Un homme tenu par des policiers.

François Asselin, accusé du meurtre non prémédité de son père, à son arrivée au palais de justice de Trois-Rivières.

Photo : Radio-Canada

Radio-Canada

Le procès de François Asselin, accusé des meurtres non prémédités et d’outrage aux cadavres de son père et d’un collègue, s’est ouvert mardi matin avec des premiers témoins.

La demi-sœur de François Asselin a livré un témoignage difficile mardi après-midi. Isabelle Neveu, qui considérait Gilles Giasson comme son père, a eu besoin de prendre plusieurs pauses tellement l’émotion était vive. Elle a raconté avoir croisé par hasard l’accusé le lendemain du jour où il aurait tué son père. Selon madame Neveu, il avait l’air normal et il avait proposé de faire un barbecue avec les enfants avant de la quitter en disant qu’il allait faire du ménage .

Le 17 mai, Isabelle Neveu a appelé les policiers après avoir constaté la disparition de Gilles Giasson. Elle s’était alors rendue à l’appartement de la rue Sainte-Cécile pour le prévenir de l’arrestation de François Asselin à Sherbrooke. Elle avait constaté que le plancher du salon avait une couleur rougeâtre et que le vélo de son père était dans le salon de l’appartement.

Elle a raconté avoir eu cinq échanges téléphoniques avec l’accusé dans les semaines qui ont suivi les événements. Lors de ces appels, il aurait évoqué avoir consommé de la drogue et de la bière au moment des événements.

Francois Asselin aurait allégué lors de ces discussions téléphoniques que ses deux victimes seraient des abuseurs d’enfants. Il disait être victime d’un complot. Elle ne lui a plus parlé depuis juillet 2018. Elle affirme qu’il a dans le passé fait un séjour en psychiatrie mais je peux préciser exactement pourquoi.

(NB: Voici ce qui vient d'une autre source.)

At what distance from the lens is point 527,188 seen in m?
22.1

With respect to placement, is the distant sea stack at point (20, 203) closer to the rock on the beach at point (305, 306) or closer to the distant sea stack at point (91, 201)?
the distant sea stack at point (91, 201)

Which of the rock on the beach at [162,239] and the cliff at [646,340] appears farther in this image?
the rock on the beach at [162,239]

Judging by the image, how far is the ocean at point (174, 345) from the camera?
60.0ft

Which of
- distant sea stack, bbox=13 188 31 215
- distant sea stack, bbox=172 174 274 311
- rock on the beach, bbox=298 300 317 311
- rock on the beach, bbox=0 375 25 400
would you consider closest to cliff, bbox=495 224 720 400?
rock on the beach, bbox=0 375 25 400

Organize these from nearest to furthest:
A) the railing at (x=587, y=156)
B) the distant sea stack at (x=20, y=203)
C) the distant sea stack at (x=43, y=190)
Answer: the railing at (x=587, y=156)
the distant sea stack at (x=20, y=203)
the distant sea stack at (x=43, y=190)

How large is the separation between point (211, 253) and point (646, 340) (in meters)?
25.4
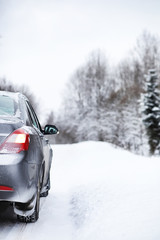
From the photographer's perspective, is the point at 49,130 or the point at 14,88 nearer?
the point at 49,130

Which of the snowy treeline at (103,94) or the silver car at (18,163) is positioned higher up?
the silver car at (18,163)

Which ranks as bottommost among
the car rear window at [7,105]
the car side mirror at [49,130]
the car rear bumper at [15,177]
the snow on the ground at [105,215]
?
the snow on the ground at [105,215]

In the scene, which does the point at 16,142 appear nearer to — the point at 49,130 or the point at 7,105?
the point at 7,105

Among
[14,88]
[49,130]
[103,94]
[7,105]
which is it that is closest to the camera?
[7,105]

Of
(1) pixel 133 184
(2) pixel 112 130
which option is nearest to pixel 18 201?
(1) pixel 133 184

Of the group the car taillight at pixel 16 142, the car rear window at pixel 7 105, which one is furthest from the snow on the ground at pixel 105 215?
the car rear window at pixel 7 105

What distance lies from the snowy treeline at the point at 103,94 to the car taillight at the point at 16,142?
40.1m

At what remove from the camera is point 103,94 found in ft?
156

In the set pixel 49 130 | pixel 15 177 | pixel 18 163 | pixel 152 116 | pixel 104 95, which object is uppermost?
pixel 18 163

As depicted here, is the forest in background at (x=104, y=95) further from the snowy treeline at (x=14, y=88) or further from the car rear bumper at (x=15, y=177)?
the car rear bumper at (x=15, y=177)

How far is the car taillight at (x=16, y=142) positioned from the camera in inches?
119

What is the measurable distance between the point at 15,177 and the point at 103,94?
148 feet

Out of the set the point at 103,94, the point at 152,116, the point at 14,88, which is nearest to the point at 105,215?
the point at 152,116

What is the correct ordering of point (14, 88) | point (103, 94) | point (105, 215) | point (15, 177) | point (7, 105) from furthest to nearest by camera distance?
1. point (103, 94)
2. point (14, 88)
3. point (105, 215)
4. point (7, 105)
5. point (15, 177)
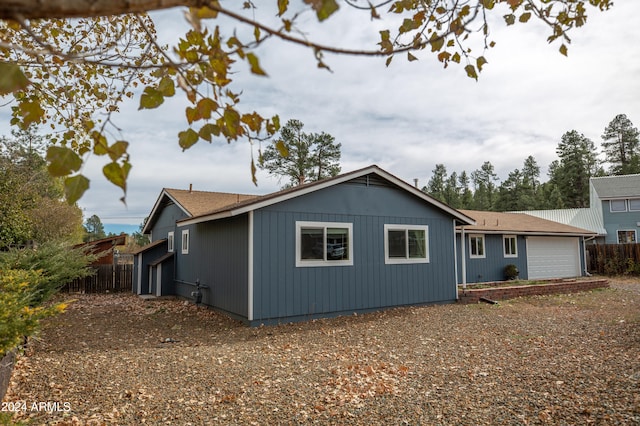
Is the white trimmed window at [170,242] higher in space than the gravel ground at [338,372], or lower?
higher

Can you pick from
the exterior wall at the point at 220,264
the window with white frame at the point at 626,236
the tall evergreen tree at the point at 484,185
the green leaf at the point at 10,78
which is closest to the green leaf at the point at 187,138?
the green leaf at the point at 10,78

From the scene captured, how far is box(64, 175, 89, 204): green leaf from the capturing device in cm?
127

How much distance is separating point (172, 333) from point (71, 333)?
1.98 m

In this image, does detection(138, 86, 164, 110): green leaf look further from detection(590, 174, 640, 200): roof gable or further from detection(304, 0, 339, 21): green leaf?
detection(590, 174, 640, 200): roof gable

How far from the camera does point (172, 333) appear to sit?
7.64 meters

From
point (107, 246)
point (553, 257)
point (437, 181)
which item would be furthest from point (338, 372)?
point (437, 181)

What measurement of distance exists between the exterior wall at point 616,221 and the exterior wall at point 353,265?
23.0 m

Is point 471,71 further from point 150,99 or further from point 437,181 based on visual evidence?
point 437,181

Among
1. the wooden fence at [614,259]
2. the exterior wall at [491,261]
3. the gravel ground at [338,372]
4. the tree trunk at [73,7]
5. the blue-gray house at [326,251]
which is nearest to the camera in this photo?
the tree trunk at [73,7]

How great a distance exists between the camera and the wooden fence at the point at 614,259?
19156 mm

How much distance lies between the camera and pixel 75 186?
1.28m

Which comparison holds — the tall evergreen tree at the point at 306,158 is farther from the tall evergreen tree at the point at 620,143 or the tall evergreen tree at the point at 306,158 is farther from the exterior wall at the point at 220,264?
the tall evergreen tree at the point at 620,143

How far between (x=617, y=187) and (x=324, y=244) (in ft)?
92.7

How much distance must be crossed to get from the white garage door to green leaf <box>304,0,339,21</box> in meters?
18.5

La sœur de Gilles Giasson, Réjeanne Giasson, a témoigné mardi matin. Elle a raconté s’être inquiétée pour son frère, qui avait des blessures au moment où elle l’a vu pour la dernière fois le 8 mai 2018. Le même jour, elle rapporte avoir demandé au médecin de vérifier si son père était battu par l’accusé.

Démontrer l'intention ou non des gestes

La Couronne va tenter au cours des huit semaines du procès de démontrer que l’homme de 38 ans a intentionnellement tué et démembré ses deux victimes en mai 2018. Pour ce faire, elle va remonter le fil des événements du 8 mai ou 28 mai 2018.

Le procureur de la Couronne Me Benoît Larouche a expliqué au jury que l’enjeu principal du procès sera l’état mental ou les intentions de l’accusé, notamment au moment des meurtres.

L’accusé a d’ailleurs reconnu avoir tué son père Gilles Giasson et son collègue François Lefebvre. Il évoque cependant des troubles mentaux le rendant incapable de comprendre la portée des gestes perpétrés.

Au total, 54 témoins seront appelés à la barre durant le procès. Pour l’instant, le jury est composé de 13 jurés.

François Asselin est également accusé d’avoir tué son collègue François Lefebvre plusieurs jours après le présumé meurtre de son père.